The Rockport Group is an American shoe brand owned by Authentic Brands Group. Associated brands include Aravon, Dunham and Rockport, and the Rockport Cobb Hill Collection.

Founded in Marlborough, Massachusetts, in 1971 by Saul L. Katz and his son, Bruce R. Katz, the company marketed walking as a healthy alternative to running. In 2023 the Rockport Group was acquired by Authentic Brands Group.

==History==
In 1930, Samuel Katz founded the Hubbard Shoe Company, which had its first factory in Rochester, New Hampshire; eight years later the company employed 700. In 1945, Saul Katz took control of Hubbard from his father. In the 1960s, U.S. shoe manufacturing increasingly moved to countries with lower labor costs, making it difficult for U.S. plants to stay competitive in the face of less expensive imports. Saul Katz urged Congress to aid the American shoe industry and in 1977 the Carter administration imposed quotas on shoe imports, but the controls arrived too late for Hubbard, which went out of business in 1970.

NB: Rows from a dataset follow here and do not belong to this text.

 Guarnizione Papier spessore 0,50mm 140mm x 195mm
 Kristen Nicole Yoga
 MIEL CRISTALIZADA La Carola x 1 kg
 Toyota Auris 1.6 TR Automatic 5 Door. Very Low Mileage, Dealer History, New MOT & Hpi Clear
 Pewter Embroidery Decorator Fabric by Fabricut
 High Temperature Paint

Saul Katz continued to run a surviving subsidiary spun off from Hubbard, called Highland Import. It operated out of offices in the old Diamond Shoe Company in Marlborough, Massachusetts, and imported shoes from Brazil. Highland Import worked with American branded shoe companies to develop special products. One was a hand sewn heavy leather moccasin modeled after a shoe developed by Walter Dyer in Rockport, Massachusetts. When Saul Katz went to the tannery in Brazil he named the leather Rockport.

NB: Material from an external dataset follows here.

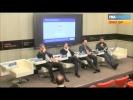 ФБИ-2013 - Вопросы противодействия киберпреступности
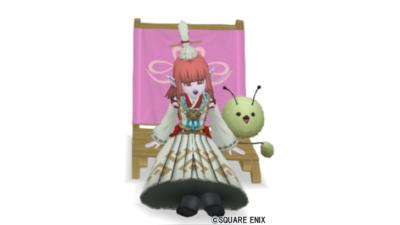 【ハウジング】庭具 > 像・人形(庭)「ピクニックアサヒ」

The 3,000 pairs of moccasins brought into Marlborough arrived too late for Highland’s customer and so the shoes remained in the warehouse for some months. Bruce Katz then began working with his father and travelled the East Coast from Boston to Washington, D.C., selling these shoes in plain white boxes to small leather shops and shoe boutiques in many small towns. The shoes carried no name until Katz learned that others were copying the shoes and calling them "Rockport type" shoes. He subsequently returned to Marlborough and started branding the shoes as "Rockport".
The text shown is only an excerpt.